WHAT YOU ARE ASKED TO DO:
Work through the listing below, copying each line that carries the word "United".
--------
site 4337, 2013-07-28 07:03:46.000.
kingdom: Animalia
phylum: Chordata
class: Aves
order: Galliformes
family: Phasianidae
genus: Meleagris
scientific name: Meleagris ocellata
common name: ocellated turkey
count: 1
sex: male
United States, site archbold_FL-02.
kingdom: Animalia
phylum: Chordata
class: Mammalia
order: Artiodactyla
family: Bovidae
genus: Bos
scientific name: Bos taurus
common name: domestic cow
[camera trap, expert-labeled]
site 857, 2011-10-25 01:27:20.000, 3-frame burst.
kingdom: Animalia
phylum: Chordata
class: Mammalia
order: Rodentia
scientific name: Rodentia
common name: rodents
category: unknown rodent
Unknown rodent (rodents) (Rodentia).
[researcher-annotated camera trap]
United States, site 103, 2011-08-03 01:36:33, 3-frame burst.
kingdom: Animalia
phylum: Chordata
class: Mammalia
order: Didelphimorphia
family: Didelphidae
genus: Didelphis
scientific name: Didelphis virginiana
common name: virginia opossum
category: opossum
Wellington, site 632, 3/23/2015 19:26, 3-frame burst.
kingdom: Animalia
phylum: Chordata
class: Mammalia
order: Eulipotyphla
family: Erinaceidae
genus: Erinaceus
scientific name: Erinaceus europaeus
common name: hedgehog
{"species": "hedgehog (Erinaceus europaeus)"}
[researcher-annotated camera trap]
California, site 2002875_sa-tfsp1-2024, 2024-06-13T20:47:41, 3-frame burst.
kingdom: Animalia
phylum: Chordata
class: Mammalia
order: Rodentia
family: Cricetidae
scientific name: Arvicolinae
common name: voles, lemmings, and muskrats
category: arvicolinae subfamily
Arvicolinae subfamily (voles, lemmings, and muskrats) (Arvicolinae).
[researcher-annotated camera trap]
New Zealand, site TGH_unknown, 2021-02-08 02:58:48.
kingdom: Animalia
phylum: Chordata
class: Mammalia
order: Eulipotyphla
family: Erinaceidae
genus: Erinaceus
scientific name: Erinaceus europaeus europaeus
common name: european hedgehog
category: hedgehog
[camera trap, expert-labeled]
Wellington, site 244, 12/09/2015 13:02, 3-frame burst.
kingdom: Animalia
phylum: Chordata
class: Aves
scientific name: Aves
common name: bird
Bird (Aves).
--------
REPLY TO THE TASK:
United States, site archbold_FL-02.
United States, site 103, 2011-08-03 01:36:33, 3-frame burst.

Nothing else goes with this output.